Die Arbeit, die man in Suche und Motivation investieren muss, um Menschen zu finden, dazu zu bewegen diese Schritte zu gehen und diese Erfahrung mit sich selbst zu machen, ist imens. Fast zwei Jahre lang hat das Projekt WIR! von der Idee bis hin zu großen Performance WIR SIND HIER ! diese Arbeit geleistet und wurden dafür mit zwei ausverkauften Vorstellungen der Premiere am 17.Februar 2013 im Nationaltheater belohnt. In einem intensiven Scouting hatten WIR! nach Gruppen und Vereinen in Mannheim gesucht, die in irgendeiner Form mit Musik und Tanz die eigene Kultur pflegten, um sie für das WIR! Projekt zu begeistern. In unzähligen Workshops ging es immer darum, in wieweit man verschiedene Musik- und Tanzstile kombinieren kann. Das funktioniert nur über Kennenlernen und Ausprobieren. Wie genau diese Herangehensweise ablief, konnten Zuschauer im ersten Akt von WIR SIND HIER! in einem Parcour über Stationen in den Foyers des Nationaltheaters nachvollziehen. Jeweils zwei Stile wurden einzeln angespielt und dann vorsichtig übereinander gelegt.
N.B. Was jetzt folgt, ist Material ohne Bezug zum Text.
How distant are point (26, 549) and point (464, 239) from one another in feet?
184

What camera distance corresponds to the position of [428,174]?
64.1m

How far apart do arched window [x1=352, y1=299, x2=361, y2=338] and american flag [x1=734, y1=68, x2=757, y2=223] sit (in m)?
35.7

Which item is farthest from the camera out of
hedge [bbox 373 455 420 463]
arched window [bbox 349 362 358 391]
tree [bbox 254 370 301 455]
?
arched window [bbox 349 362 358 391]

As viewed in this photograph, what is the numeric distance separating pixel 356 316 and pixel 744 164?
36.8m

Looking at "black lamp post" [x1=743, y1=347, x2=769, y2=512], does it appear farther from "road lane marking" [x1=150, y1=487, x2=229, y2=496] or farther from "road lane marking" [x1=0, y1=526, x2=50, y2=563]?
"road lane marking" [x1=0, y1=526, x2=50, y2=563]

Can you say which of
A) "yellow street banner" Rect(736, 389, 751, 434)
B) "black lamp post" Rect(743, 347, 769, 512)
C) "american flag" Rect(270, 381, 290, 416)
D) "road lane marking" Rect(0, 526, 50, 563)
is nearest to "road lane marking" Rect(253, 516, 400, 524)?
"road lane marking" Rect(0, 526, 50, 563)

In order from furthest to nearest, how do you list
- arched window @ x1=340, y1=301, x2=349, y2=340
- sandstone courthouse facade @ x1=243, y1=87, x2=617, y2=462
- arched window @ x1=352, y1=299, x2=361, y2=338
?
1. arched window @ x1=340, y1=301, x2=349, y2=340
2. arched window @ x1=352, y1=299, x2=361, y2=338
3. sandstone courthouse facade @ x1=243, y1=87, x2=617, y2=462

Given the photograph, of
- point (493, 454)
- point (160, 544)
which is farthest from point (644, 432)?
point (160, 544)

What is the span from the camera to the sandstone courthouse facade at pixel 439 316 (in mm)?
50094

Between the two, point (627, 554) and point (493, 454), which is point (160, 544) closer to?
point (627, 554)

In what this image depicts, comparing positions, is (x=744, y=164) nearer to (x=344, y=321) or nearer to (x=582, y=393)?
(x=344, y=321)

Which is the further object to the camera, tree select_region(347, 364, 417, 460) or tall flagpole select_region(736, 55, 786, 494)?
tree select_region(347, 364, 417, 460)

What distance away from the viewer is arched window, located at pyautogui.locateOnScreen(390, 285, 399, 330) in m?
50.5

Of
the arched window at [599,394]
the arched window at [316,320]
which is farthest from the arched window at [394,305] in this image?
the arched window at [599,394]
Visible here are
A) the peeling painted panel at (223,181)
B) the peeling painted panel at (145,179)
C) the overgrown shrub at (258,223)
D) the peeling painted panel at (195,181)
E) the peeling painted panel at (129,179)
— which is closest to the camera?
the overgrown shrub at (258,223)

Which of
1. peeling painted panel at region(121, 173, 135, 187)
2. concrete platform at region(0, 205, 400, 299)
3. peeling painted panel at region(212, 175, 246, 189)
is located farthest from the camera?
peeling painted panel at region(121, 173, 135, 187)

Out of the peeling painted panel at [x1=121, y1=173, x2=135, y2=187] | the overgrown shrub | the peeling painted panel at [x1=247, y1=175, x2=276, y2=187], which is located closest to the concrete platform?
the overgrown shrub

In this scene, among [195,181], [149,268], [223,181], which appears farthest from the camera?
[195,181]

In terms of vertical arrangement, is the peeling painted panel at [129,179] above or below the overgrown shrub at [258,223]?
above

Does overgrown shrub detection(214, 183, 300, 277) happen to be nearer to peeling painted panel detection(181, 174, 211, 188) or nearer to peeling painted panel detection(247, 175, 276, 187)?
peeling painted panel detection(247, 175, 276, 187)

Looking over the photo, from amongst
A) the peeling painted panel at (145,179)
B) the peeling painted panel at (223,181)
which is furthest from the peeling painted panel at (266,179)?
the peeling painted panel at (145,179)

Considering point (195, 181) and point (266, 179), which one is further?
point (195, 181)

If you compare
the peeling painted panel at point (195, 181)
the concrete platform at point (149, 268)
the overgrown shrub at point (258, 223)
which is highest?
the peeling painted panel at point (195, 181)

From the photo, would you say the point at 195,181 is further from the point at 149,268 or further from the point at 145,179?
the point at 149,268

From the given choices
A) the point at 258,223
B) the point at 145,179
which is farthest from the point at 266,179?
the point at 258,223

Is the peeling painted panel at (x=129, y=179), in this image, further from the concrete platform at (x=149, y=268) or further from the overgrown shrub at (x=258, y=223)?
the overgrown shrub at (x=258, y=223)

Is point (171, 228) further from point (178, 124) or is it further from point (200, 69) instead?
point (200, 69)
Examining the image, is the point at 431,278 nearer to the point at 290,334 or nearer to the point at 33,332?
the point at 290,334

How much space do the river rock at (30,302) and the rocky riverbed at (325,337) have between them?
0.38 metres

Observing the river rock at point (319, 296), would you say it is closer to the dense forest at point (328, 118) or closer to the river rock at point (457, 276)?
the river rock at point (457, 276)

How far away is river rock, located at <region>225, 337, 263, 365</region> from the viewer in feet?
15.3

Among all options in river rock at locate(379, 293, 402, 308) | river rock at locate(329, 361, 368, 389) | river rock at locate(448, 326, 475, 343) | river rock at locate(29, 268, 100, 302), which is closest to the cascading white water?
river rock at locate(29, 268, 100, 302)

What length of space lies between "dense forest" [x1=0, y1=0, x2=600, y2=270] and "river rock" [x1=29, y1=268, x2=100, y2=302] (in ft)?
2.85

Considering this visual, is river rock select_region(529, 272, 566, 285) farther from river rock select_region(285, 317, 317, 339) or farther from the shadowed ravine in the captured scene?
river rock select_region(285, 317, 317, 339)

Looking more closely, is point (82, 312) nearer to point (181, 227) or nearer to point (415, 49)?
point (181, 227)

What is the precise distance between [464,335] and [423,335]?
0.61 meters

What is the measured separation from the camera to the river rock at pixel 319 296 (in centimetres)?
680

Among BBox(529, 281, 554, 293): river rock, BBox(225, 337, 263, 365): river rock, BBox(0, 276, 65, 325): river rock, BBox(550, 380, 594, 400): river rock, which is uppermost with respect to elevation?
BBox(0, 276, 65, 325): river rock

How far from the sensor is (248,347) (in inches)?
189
In der anschließenden Performance des zweiten Aktes im Schauspielhaus wurden die Kombinationsmöglichkeiten dann mannigfaltig präsentiert. Die Musik kam in klassischer Form vom großen WIR!-Orchester, welches um einige weitere Instrumente wie z.B. Akkordeon ergänzt war, und als elektronische Musik vom Band. Dabei waren in die Kompositionen und Choreographien die Klänge und Rhythmen aus den Kulturräumen der Menschen eingearbeitet, die anfangs als Vertreter ihrer Kultur zum WIR!-Projekt kamen. Vertraute Musik zu fremden Tänzen zu spielen, Vertrautes auf fremde Musik zu tanzen um dann irgendwann Fremdes auf Bekanntes oder Fremdes mit anderem Fremden aufzuführen. Irgendwann fangen diese Kategorien an aufzuweichen, gleichzeitig wird die Arbeit stark idenitätsstiftend, da der Einzelne das Ursprüngliche nicht aufgeben muss und sich trotzdem mit neuen Aspekten bereichert. Von der Identifikation mit sich selbst, über die Gruppe, das Projekt ist es am Ende vielleicht so etwas abstraktes wie die Stadt, in der man lebt, mit der die Teilnehmer sich verbunden fühlen.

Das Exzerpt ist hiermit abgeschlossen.